> EXERCISE INSTRUCTIONS
In your copy, the records appear word for word and the pictures do not appear at all.

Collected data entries
******************************

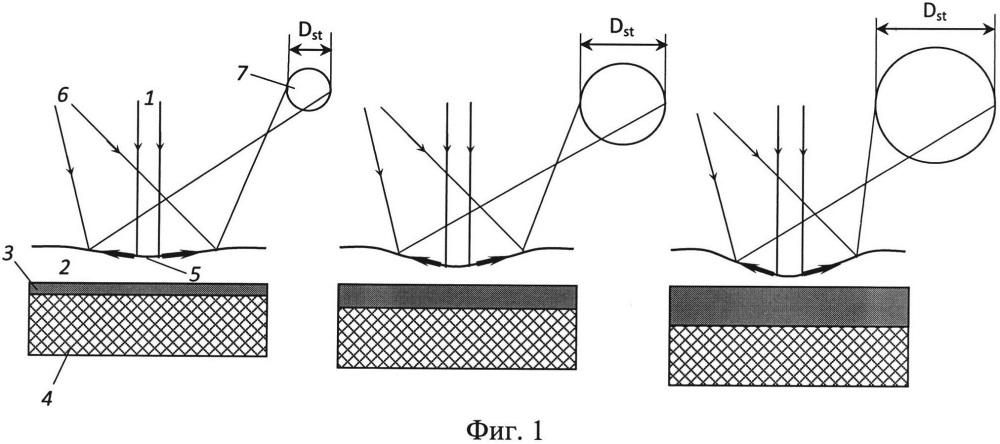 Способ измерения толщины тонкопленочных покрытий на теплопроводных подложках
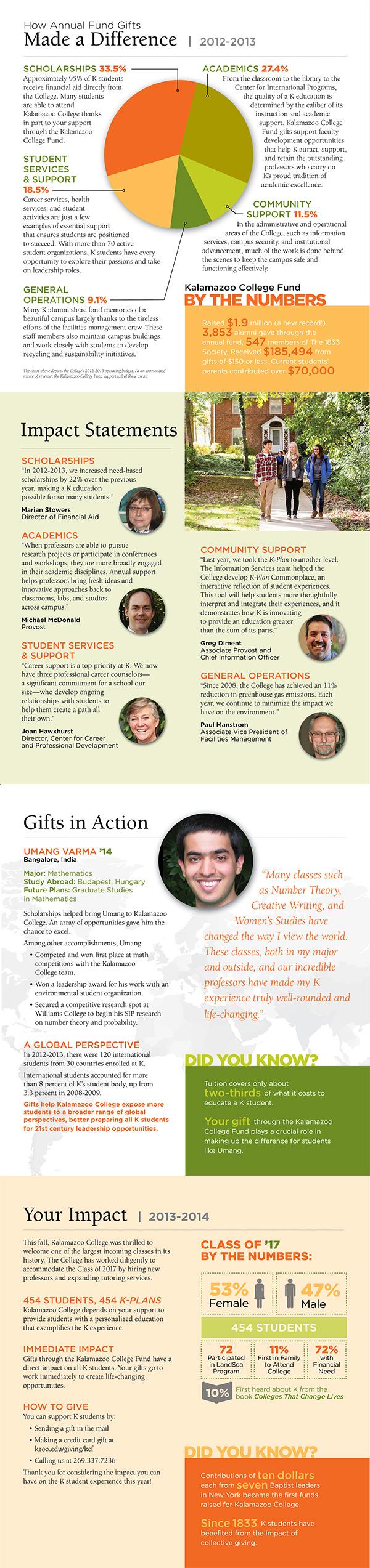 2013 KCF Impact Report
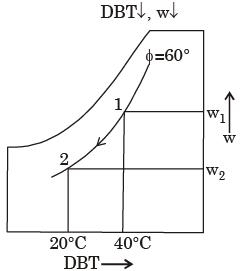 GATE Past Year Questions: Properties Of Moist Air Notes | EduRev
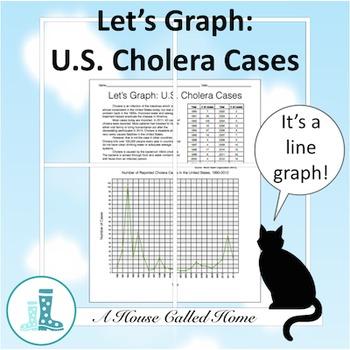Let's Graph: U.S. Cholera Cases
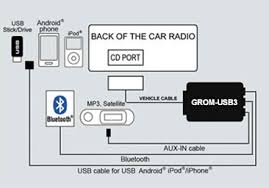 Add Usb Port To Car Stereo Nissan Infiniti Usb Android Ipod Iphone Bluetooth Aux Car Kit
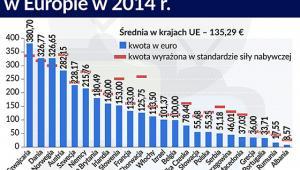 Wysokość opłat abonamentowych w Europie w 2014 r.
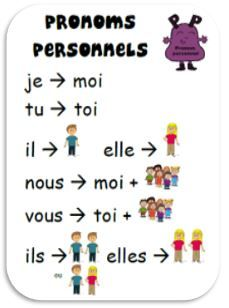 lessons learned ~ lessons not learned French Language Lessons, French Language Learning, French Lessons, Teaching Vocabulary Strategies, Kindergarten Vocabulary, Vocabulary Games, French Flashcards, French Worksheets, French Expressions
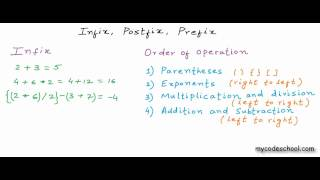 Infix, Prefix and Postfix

******************************

> EXERCISE OUTPUT
 Способ измерения толщины тонкопленочных покрытий на теплопроводных подложках
 2013 KCF Impact Report
 GATE Past Year Questions: Properties Of Moist Air Notes | EduRev
Let's Graph: U.S. Cholera Cases
 Add Usb Port To Car Stereo Nissan Infiniti Usb Android Ipod Iphone Bluetooth Aux Car Kit
 Wysokość opłat abonamentowych w Europie w 2014 r.
 lessons learned ~ lessons not learned French Language Lessons, French Language Learning, French Lessons, Teaching Vocabulary Strategies, Kindergarten Vocabulary, Vocabulary Games, French Flashcards, French Worksheets, French Expressions
 Infix, Prefix and Postfix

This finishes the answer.